Her third, and most recent, blog post is titled "The State Department Wants You! (or does it?)" Posted Monday, Nov. 23, the post explores the challenges of recruiting and training Americans for State Department positions overseas while the U.S. is engaged in two wars. All blog entries by Wood can be found at the SHAFR Web site.
SHAFR re-launched its Web site in 2009, adding many new features, such as blogs and op-eds by prominent members. The goal for the new blog section is to highlight "thoughtful, informed and often provocative historical perspectives on foreign relations issues in the news today," according to the SHAFR Web site.
Wood was invited to blog about a range of topics of her choosing, and she was asked to post at least one entry per month. Wood said her objective is to produce interesting material that catches the attention of SHAFR members, teachers, students and the media.
"[Blogging] allows me to address topics of current interest more readily than I usually can, and it's much more informal than the academic writing I usually produce," Wood said.
Many of her writings have been published in academic journals such as Diplomatic History and The Journal of Women's History, but these scholarly articles can take up to two years to be published. Blogs are posted as soon as they are written, providing much greater timeliness. Blogging also provides Wood with a sense of freedom that she isn't used to experiencing with her writing.
"[It's opinion based,] which allows me to think about and write about topics beyond my usual academic pursuits," she said.
While blogging enables Wood to explore topics beyond her customary fields of research, it also keeps her connected to her primary academic pursuits, including United States foreign relations, the history of U.S. involvement in global affairs, and the ways in which the U.S. has interacted with other regions of the world.
In her first blog entry, titled "Was Julia a Spy?" Wood expanded on popular interest in the recently released film Julie and Julia.
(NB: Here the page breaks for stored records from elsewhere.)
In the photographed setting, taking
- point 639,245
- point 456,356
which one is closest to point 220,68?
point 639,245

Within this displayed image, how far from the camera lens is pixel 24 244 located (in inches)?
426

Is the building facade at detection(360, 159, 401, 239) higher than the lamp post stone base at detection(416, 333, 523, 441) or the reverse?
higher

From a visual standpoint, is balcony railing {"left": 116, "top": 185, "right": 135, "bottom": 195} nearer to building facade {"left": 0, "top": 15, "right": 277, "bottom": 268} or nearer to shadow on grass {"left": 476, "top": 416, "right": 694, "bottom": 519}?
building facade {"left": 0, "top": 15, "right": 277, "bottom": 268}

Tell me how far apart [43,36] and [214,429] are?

Wood investigated recently declassified documents on the National Archives Web site to explore Julia Child's employment, prior to her famed culinary career, in the Office of Strategic Services in China during World War II. Her second blog placed the recent Nobel Peace Prize awarded to President Barack Obama in historical perspective by looking at other controversial American winners of the prize, including Theodore Roosevelt, Woodrow Wilson and Henry Kissinger.
Wood said blogging has proven more difficult than she expected, but she has benefited from the experience.
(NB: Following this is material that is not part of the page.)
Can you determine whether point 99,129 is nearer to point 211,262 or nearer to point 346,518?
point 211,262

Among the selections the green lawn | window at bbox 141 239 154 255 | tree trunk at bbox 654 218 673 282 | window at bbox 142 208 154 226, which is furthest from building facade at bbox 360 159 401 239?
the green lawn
"It has pushed me to think more deeply about the historical connections to current foreign policy and international relations," she said, adding that she anticipates that her increased attention to foreign policy issues will be useful to her in the spring when she offers a new course on the U.S. wars in Iraq and Afghanistan.
Wood joined the Wittenberg faculty in August 1999 and teaches courses in U.S. history, U.S. foreign relations, modern world history, women's history and Latin American history. She earned a Ph.D. at the University of South Carolina in Columbia, S.C., a master's degree in history from the University of Richmond and a bachelor's degree in history from the University of Virginia.